▶ 抜粋テキスト

▼

フルスクラッチで進化した隼エンジン搭載のモンスター
数々のエンジンスワップを実践してきた実力派“ダディモーターワークス”が手がけるのは、ベック550をイメージしたカウルを纏ったこのマシン。その正体は、GSX1300R隼のエンジンを搭載するS660だ。
このプロジェクトのきっかけは、ある海外企業が「イギリスのグッドウッド・フェスティバル・オブ・スピードのドリフトクラスにポルシェ550でエントリーしたい。エンジンはハヤブサのエンジンを積んでほしい」というオファーを持ちかけられたことから始まる。とはいえ、本物のポルシェ550は現存数も少なく、数億円で取引されている代物。そのため、ポルシェ550の精巧なレプリカでもあるベック550をベースにする案へとシフトした。
しかし、このベック550も70年前のポルシェの設計を引き継いでいるため、ボディの強度や剛性を考えるとハイパワーエンジンでのドリフトには不向き。そこで、最終的な決定案となったのが、S660をベースにエンジンスワップ&ボディワークによって、希望通りの隼+550スタイルのパッケージングを完成させるプランというわけだ。

▲

▶ 表示データ
▼

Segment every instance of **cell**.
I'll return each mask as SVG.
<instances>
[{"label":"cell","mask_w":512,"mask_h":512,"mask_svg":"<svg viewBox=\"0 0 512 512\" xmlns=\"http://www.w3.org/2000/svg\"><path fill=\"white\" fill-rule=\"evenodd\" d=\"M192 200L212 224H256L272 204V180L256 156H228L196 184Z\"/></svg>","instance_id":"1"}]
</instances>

▲

▶ 作業指示
1. 表示データの行をすべて、一字一句変えずにそのまま複製してください。
2. 隼エンジンを積んだS660を扱った抜粋テキストの最後の文の後から、本文を引き継いで書き進めてください。

▶ 回答
1.
Segment every instance of **cell**.
I'll return each mask as SVG.
<instances>
[{"label":"cell","mask_w":512,"mask_h":512,"mask_svg":"<svg viewBox=\"0 0 512 512\" xmlns=\"http://www.w3.org/2000/svg\"><path fill=\"white\" fill-rule=\"evenodd\" d=\"M192 200L212 224H256L272 204V180L256 156H228L196 184Z\"/></svg>","instance_id":"1"}]
</instances>

2.
ボディワークに関してはS660の骨格に合わせ、アルミパネルを使って完全ワンオフ。担当したのはボディワークのスペシャリスト“アートレーシング”。
本来ならば現車を元に採寸したいところだったが、時間の制約もあった今回のプロジェクトではネットで見つけた設計図やスケールモデルを参考にボディ製作が進められた。ディティールをアレンジしながら完成したフォルムは、カスタムされたベッグ550という雰囲気をしっかりと醸し出し、当初の企画より数段上のインパクトを与えている。
ヘッドライトのリムなどはベック550同様に空冷VWから流用。また、ダクトにはオイルクーラーをセットし、油圧上昇対策も万全。ラジエターなどはリアに移設して、低いフロントフードを再現している。
ハーネスやECU、メーターなどは隼の純正を流用し、エンジンスワップのための工数を減らしているのもポイントだ。
シートはレカロSPGのシェルをペイントしてセット。ドリフトで使うことを想定し、ハーネスはシンプソンの5点式を与えている。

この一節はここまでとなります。